Activity:
Only the pictures should be left out; repeat the rest of the data exactly.

Input:
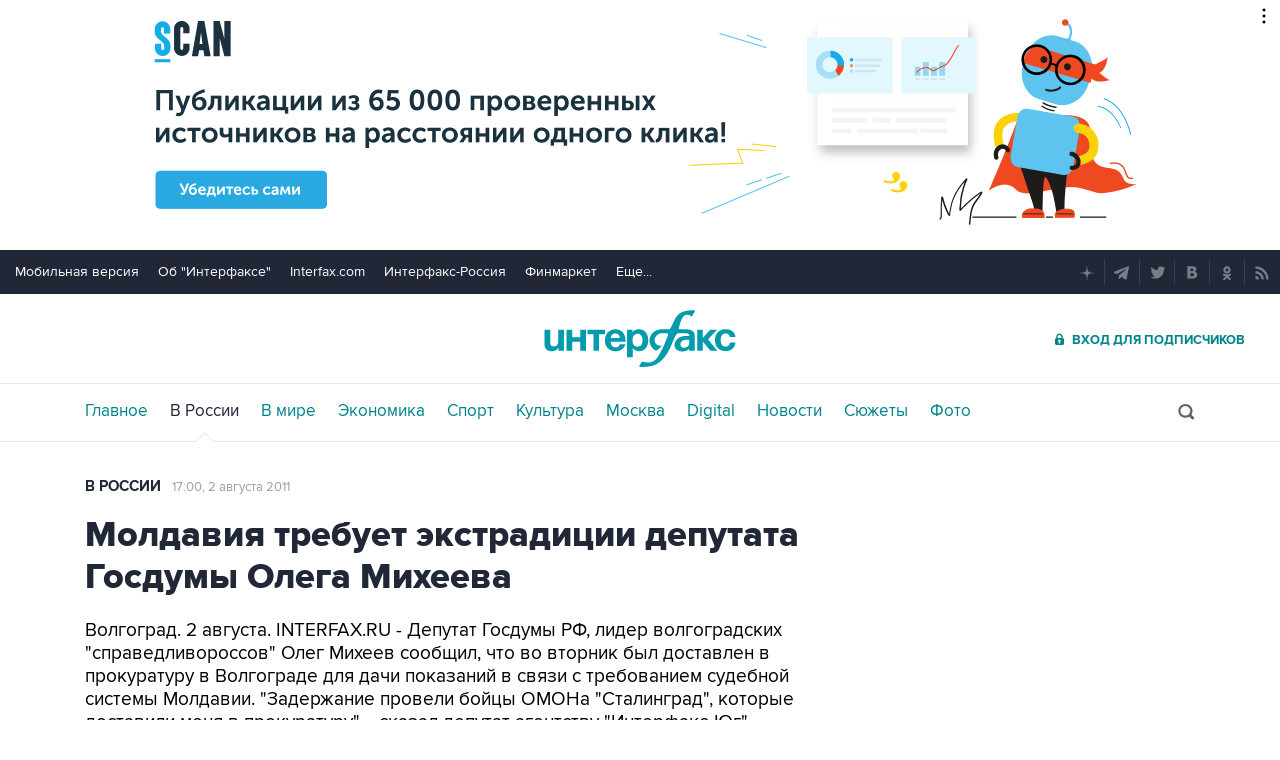

--- FILE ---
content_type: text/html
request_url: https://tns-counter.ru/nc01a**R%3Eundefined*interfax_ru/ru/UTF-8/tmsec=interfax/100550534***
body_size: -73
content:
4D5F7804696F4B4CX1768901452:4D5F7804696F4B4CX1768901452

Answer:
--- FILE ---
content_type: text/html
request_url: https://tns-counter.ru/nc01a**R%3Eundefined*interfax_ru/ru/UTF-8/tmsec=interfax/100550534***
body_size: -73
content:
4D5F7804696F4B4CX1768901452:4D5F7804696F4B4CX1768901452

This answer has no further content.